* **TASK INSTRUCTIONS**
Could you rewrite everything from the line containing "Comparing (574,263) with" down to the end of the lines, swapping "camera" for "viewer" and leaving all else unchanged?

* **PROVIDED DATA**
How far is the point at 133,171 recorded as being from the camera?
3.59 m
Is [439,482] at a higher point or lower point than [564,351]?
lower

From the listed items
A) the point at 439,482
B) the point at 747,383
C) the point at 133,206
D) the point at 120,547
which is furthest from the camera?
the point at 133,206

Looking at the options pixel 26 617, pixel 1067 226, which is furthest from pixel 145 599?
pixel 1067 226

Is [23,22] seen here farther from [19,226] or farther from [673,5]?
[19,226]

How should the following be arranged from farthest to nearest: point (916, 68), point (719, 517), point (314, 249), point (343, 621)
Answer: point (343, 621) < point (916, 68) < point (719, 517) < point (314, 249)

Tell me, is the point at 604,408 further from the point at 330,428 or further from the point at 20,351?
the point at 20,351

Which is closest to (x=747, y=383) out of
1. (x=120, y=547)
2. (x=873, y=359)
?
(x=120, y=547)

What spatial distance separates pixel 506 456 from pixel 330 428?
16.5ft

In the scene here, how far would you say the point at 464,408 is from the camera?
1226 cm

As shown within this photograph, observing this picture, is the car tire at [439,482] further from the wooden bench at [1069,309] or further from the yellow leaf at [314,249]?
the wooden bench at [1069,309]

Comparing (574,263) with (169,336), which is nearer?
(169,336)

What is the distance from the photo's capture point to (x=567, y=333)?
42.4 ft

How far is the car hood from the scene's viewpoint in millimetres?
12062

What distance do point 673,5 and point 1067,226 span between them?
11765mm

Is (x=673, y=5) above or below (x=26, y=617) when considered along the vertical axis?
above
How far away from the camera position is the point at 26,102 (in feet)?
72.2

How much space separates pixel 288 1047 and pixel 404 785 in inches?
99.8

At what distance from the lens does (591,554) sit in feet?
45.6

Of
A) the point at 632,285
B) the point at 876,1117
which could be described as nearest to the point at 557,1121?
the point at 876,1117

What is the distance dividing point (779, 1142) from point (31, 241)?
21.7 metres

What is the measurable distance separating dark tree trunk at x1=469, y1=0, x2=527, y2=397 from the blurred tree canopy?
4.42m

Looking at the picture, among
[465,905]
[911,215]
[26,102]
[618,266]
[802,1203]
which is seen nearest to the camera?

* **RESULT OF THIS EXERCISE**
Comparing (574,263) with (169,336), which is nearer?
(169,336)

What is the distance from the photo's capture point to (x=567, y=333)?
42.4 ft

How far is the car hood from the scene's viewpoint in millimetres?
12062

What distance do point 673,5 and point 1067,226 span between them?
11765mm

Is (x=673, y=5) above or below (x=26, y=617) when considered along the vertical axis?
above
How far away from the viewer position is the point at 26,102 (in feet)?
72.2

How much space separates pixel 288 1047 and pixel 404 785 in inches?
99.8

At what distance from the lens does (591,554) sit in feet?
45.6

Of
A) the point at 632,285
B) the point at 876,1117
which could be described as nearest to the point at 557,1121?
the point at 876,1117

What is the distance dividing point (779, 1142) from point (31, 241)?
21.7 metres

What is the measurable distance separating dark tree trunk at x1=469, y1=0, x2=527, y2=397 from the blurred tree canopy?
4.42m

Looking at the picture, among
[465,905]
[911,215]
[26,102]
[618,266]
[802,1203]
which is seen nearest to the viewer?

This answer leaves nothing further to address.